Q&A: Talk about indecisive! Senior Shriya Nadgauda applies to 21 colleges, setting class record

(Photo used by permission of Nadgauda)
Senior Shriya Nadgauda, left, jumps with some friends at UCLA while on a tour of colleges in southern California.

Senior Shriya Nadgauda applied to 21 colleges, nine of which were UC’s – the highest number in her class (although far less than the 28 applications Jillian DePoy, ’10, submitted eight years ago). Nadgauda plans to study Electrical and Computer Engineering (ECE). She has already been accepted to seven colleges, including Harvey Mudd, which she plans to attend.

Q: Why did you apply to so many colleges?

A: It wasn’t really an active choice. There were a lot of colleges on my initial list, and then I had a hard time taking them off. And as time went on, there were a lot of schools that were added to the list.

Q: Was it hard to find time to apply to all of them?

A: Writing essays takes a while, and a lot of schools have two or three supplements each. However, a lot of colleges ask pretty similar questions, so there were a lot of essays I reused.

Q: Wasn’t it expensive?

A: Most college apps are $50-$70, so the price adds up fast, especially when you take into consideration that you also have to send your (SAT) scores to all of the colleges ($12 per college). Since I sent my ACT and SAT Subject Tests it’s $24 per college. However, if you apply to any UC’s, you only need to send your scores to one of them.

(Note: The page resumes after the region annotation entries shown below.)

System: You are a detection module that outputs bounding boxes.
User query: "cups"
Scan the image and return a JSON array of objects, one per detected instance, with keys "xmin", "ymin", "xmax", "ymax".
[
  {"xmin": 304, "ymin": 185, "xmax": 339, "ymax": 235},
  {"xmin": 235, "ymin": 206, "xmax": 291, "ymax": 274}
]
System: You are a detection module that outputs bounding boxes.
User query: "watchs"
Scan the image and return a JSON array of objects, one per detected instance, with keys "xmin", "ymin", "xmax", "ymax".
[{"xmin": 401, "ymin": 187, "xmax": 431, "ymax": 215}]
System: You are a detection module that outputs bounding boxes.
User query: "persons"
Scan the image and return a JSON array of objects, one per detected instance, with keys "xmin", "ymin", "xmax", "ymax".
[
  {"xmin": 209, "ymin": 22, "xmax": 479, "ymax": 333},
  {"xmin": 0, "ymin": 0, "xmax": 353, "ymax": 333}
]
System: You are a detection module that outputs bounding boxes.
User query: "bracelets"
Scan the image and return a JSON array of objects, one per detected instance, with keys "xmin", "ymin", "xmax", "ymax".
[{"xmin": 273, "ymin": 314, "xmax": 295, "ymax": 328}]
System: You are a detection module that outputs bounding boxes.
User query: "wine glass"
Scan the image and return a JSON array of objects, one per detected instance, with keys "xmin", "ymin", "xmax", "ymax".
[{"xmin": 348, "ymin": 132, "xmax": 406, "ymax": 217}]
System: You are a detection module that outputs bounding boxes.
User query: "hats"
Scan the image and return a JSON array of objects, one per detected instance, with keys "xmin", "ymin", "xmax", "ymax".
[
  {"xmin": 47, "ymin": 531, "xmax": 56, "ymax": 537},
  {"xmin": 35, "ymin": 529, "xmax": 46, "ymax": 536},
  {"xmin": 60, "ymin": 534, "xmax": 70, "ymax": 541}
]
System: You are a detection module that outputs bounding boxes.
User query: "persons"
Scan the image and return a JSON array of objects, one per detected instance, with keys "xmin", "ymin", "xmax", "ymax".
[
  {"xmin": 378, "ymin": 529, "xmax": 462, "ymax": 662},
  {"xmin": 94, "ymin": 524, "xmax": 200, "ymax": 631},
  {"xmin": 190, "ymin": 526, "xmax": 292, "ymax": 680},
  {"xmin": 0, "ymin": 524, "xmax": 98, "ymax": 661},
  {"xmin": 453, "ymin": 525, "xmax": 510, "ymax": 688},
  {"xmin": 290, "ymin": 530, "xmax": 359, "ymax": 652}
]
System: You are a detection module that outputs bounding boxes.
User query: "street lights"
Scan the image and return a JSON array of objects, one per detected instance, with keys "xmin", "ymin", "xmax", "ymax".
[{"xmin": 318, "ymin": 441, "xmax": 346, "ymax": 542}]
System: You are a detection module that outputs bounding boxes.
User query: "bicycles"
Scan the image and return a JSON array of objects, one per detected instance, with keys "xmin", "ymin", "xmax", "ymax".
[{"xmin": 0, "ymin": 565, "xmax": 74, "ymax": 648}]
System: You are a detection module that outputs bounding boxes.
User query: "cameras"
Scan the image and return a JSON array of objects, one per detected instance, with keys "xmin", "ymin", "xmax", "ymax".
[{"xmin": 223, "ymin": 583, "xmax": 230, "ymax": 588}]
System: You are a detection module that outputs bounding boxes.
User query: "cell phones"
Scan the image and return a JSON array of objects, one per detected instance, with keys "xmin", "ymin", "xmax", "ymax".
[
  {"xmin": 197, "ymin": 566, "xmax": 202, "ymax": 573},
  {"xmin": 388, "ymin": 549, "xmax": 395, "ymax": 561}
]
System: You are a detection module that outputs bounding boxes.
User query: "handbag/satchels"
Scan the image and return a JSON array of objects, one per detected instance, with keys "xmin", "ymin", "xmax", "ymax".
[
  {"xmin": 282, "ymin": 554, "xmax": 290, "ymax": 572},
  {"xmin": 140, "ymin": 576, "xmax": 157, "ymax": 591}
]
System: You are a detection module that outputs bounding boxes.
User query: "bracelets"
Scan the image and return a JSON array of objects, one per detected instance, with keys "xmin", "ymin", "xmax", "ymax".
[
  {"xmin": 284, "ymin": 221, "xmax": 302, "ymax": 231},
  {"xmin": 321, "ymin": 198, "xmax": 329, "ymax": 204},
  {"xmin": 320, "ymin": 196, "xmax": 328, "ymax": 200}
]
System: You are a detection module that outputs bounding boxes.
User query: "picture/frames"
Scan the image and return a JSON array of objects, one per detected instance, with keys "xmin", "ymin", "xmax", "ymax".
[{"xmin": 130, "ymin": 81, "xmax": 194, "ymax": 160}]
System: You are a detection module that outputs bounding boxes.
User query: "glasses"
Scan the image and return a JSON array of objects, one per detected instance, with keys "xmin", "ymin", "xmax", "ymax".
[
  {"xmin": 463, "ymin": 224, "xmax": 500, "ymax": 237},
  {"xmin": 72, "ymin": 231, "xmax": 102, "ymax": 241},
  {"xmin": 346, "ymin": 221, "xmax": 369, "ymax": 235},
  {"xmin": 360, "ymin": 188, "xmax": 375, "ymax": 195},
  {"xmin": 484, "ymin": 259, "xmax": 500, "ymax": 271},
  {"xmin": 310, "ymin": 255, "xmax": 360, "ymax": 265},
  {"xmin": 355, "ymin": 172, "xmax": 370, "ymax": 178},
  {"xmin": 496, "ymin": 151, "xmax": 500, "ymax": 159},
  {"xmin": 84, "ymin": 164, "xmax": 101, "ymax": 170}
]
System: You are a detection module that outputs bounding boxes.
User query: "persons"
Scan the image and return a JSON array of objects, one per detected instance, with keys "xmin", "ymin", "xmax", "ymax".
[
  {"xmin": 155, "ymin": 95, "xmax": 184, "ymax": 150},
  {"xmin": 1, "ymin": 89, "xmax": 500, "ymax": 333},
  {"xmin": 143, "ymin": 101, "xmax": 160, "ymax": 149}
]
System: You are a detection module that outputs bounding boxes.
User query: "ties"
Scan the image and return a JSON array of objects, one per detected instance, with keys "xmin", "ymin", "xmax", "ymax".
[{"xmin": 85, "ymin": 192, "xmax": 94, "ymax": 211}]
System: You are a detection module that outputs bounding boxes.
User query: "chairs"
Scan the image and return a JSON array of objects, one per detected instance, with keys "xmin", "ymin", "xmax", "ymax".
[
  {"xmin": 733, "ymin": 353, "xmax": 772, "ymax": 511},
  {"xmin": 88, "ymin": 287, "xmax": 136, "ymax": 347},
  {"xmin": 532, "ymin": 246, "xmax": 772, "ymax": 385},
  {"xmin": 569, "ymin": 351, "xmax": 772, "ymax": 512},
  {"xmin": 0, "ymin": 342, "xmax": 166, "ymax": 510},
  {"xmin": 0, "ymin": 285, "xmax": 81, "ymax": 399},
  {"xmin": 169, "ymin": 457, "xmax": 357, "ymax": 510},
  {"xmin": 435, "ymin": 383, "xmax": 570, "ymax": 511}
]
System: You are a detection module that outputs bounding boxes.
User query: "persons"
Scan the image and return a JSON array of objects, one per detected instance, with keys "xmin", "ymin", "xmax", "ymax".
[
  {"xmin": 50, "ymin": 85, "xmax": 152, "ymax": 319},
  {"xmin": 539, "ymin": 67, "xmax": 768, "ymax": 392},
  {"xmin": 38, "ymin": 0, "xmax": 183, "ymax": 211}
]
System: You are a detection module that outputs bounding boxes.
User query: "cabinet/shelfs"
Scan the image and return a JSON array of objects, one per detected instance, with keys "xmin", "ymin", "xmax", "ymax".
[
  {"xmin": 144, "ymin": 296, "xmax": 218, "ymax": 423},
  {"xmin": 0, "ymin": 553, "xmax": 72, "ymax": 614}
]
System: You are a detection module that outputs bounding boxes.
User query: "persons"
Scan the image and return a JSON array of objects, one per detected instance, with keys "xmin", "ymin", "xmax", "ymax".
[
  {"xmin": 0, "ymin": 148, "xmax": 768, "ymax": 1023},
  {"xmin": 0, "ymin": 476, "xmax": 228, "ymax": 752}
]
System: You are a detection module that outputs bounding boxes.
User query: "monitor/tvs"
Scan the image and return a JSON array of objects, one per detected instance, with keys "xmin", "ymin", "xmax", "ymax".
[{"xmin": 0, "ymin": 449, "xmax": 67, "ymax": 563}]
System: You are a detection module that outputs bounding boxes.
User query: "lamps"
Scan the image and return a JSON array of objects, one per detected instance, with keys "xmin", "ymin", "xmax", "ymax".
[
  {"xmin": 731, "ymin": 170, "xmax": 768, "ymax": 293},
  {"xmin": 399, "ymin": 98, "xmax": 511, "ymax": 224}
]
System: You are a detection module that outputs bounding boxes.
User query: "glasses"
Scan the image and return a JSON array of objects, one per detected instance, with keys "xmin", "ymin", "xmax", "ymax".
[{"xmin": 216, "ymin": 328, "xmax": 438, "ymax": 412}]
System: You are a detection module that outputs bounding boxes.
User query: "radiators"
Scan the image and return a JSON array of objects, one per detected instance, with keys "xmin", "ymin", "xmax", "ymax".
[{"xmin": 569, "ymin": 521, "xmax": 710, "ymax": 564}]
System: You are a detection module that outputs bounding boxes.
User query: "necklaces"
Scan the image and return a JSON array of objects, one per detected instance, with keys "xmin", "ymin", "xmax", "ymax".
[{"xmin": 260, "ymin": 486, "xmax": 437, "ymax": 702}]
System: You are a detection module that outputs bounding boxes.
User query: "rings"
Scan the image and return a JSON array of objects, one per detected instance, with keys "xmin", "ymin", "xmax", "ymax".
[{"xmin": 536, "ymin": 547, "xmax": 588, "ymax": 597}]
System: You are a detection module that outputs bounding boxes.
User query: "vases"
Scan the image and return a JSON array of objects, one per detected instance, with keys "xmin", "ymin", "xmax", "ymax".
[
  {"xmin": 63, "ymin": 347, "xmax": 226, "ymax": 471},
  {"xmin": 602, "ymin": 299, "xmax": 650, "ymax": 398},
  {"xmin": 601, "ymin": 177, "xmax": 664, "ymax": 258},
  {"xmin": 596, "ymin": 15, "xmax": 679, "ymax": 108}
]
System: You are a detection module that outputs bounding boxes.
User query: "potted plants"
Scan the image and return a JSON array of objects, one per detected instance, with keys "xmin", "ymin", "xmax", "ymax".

Q: Were there some “backup colleges” on your list?

A: There were nearly no colleges on my list that I didn’t consider going to, especially if I was accepted. However, I did apply to a lot of safety colleges because many of my top choices were colleges with really low acceptance rates.

But most of the schools I applied to, even the safety colleges, were schools with a strong engineering program, which is what I am interested in. So even if I didn’t get into my top colleges, I still had some good options.

Q: Is there a specific field of engineering you are interested in?

A: I took a course in ECE over the summer at Carnegie Mellon University in Pittsburgh. I really enjoyed it, so that is probably what I’ll major in.

Q: Was everyone supportive of your decision to apply to all to all of these colleges?

A: My family was really supportive. My friends mostly just made fun of me because of the amount of essays I had to write!

Q: How did your college counselor react?

A: (College counselor Chris Kuipers) was amused. He didn’t really understand why I was applying to so many safeties, but other than that he was really supportive. He helped a lot with all my essays by helping me narrow the focus of my essays and cut them down to fit the word limit.

Q: How many essays did you write?

A: I don’t know the exact number. I wrote a lot of essays that were really similar because some colleges ask the same or a very similar question. I probably wrote about 15 unique essays. The others were all versions of those (15 essays).

Q: Which schools have you been accepted to?

A: The University of the Pacific, the University of Illinois at Urbana Champaign, Santa Clara University, the University of Southern California, Rensselaer Polytechnic Institute, Cal Poly (San Luis Obispo) and Harvey Mudd. Some colleges still haven’t finished applications yet, so this list isn’t complete.

Q: You were accepted to Harvey Mudd on Feb 15. Why did you choose to attend?

A: I really wanted to go to a small school that had a focus on engineering.

Harvey Mudd also has a clinic program that really appealed to me. (In their junior and senior years, students at Harvey Mudd work together in groups of four or five to solve technical problems for corporate, national, laboratory and agency sponsors.)

Harvey Mudd also has a very cooperative atmosphere among students, rather than a competitive one. Lastly, I will be able to take classes at the other Claremont Colleges, and it is in California.